Key words: error minimization, housekeeping, mRNA folding energy, synonymous rates, tissue specific, tRNA copy number
1. Introduction
The completed genome sequences of rice1 (Oryza sativa) and Arabidopsis2 (Arabidopsis thaliana) constitute a valuable resource for comparative genomic analysis, as they are representatives of the two major evolutionary lineages within the angiosperms: the monocotyledons and the dicotyledons. The divergence in codon usage patterns between rice and Arabidopsis genes has occurred since the evolutionary divergence of the dicots and monocots ∼200 million years (My) ago, with increment in GC content of some rice genes.3,4 The large scale variation in DNA base composition due to increment of GC revealed two gene classes, namely GC-rich and GC-poor in monocots, but not in dicots.5–8 It is estimated that codon usage variation in monocots is mainly determined by spatial arrangement of genomic G + C-content, i.e. the isochore structure similar to mammals.9 The biased gene distribution in the rice genome raised a question about the distribution of tissue-specific and widely expressed genes according to the GC level of the isochores. Several studies indicated that the distribution of widely expressed genes in human is not correlated with GC levels of isochores.10–13 However, Lercher et al.14 reported that there is a strong correlation between gene expression breadth and GC content in human, suggesting that there might be selective pressure favoring the concentration of housekeeping genes in GC-rich isochors. Evolutionary studies on housekeeping and tissue-specific genes in mammalian genome have recently gained much more interest.15–18 Working on codon usage of tissue-specific genes in human, interestingly, Plotkin et al.19 reported that there is a significant difference in synonymous codon usage between genes specifically expressed in different human tissues. The results suggest that selective constraint acts on synonymous codon usage to optimize translation by adapting to the pool of tRNAs available in each tissue for tissue-specific genes in human.19 However, Semon et al.20 by analyzing 2126 human tissue-specific genes expressed in 18 libraries demonstrated that there is no evidence for tissue-specific adaptation of synonymous codon usage in human.
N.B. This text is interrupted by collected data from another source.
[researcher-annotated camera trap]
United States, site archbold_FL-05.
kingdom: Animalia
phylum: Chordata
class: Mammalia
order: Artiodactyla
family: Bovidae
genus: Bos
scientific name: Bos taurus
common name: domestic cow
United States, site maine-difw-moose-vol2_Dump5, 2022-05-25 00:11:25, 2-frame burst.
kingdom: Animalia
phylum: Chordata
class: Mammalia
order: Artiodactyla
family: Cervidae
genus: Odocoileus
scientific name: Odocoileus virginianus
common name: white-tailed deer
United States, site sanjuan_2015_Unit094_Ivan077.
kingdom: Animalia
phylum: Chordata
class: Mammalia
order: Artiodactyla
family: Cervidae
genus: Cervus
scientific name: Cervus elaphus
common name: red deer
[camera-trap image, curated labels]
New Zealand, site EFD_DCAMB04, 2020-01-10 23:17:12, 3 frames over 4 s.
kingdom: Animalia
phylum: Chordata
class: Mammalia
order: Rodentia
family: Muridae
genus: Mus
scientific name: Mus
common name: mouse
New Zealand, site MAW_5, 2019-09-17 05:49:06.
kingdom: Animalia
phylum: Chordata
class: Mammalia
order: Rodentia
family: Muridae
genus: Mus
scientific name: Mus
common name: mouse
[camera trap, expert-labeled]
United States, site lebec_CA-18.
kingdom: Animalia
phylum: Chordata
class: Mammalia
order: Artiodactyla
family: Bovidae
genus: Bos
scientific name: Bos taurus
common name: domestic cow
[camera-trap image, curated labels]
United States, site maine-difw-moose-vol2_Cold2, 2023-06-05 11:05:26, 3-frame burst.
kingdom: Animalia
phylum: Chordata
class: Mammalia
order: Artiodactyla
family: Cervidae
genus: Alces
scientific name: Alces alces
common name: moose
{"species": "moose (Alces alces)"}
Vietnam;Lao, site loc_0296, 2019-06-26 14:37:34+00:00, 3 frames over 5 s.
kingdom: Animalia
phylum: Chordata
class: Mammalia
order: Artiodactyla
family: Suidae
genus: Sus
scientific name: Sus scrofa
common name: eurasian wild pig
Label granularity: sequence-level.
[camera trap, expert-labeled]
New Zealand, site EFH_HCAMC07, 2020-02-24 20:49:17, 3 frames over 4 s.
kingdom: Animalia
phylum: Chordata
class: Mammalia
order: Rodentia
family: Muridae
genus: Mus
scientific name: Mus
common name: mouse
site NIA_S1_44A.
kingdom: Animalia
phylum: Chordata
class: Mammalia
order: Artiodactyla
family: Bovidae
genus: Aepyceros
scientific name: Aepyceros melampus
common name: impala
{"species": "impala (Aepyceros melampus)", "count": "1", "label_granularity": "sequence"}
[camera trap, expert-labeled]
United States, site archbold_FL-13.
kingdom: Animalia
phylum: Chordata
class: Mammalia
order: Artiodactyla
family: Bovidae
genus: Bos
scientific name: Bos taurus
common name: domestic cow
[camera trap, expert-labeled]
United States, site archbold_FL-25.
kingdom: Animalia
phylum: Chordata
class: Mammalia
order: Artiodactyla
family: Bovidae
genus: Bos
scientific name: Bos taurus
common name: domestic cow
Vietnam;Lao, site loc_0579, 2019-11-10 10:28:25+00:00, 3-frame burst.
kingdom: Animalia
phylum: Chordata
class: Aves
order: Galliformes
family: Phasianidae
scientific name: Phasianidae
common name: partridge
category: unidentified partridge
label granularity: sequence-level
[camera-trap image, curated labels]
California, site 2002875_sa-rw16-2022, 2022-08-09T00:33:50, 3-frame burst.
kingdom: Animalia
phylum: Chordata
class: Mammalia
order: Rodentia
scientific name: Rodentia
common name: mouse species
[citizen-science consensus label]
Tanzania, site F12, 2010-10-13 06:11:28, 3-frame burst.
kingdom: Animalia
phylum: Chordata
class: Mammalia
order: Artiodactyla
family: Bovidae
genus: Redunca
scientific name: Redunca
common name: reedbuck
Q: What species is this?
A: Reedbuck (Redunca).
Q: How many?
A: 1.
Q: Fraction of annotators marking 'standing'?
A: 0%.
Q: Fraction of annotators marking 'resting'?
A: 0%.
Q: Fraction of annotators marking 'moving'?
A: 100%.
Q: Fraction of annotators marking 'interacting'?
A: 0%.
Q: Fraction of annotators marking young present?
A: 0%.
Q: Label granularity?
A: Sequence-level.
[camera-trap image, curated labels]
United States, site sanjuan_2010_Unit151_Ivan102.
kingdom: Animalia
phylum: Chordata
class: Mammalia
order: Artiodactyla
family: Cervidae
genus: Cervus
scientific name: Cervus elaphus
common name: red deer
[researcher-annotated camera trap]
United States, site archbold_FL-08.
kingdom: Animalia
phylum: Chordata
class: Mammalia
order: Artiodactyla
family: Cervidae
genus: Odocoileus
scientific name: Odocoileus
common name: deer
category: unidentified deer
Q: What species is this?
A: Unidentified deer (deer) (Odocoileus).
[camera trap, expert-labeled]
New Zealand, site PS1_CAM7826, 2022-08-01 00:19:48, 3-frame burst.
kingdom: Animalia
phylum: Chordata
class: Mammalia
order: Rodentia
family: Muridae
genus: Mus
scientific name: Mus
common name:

Conversely, all the previous studies on housekeeping and tissue-specific genes have been done on human genome. Rice which is heterogeneous in base composition similar to human has not been explored till date. Rice–Arabidopsis pair is a well-known model to study codon usage divergence in plants.4,21 Availability of whole genome expression data for both rice and Arabidopsis has made it possible to examine the pattern of evolutionary forces shaping codon usage in housekeeping and tissue-specific genes of these two plants. In the present study, we have traced the pattern of evolutionary forces shaping codon usage in both housekeeping and tissue-specific genes of rice and Arabidopsis and discussed the presence of contrasting selective constraint affecting the evolution of these sets of genes.
2. Materials and methods
2.1. Sequence data
The genomes of rice and Arabidopsis were downloaded, respectively, from RiceGAAS Rice Genome Automated Annotation System ftp://ftp.dna.affrc.go.jp/pub/RiceGAAS/current/ and Arabidopsis Information Resource (TAIR) http://www.arabidopsis.org/. All sequences having <100 codons were ignored from our data set. Also, genes containing internal stop codons were removed and thus data set comprising a total of 18 658 rice genes was taken for further analysis.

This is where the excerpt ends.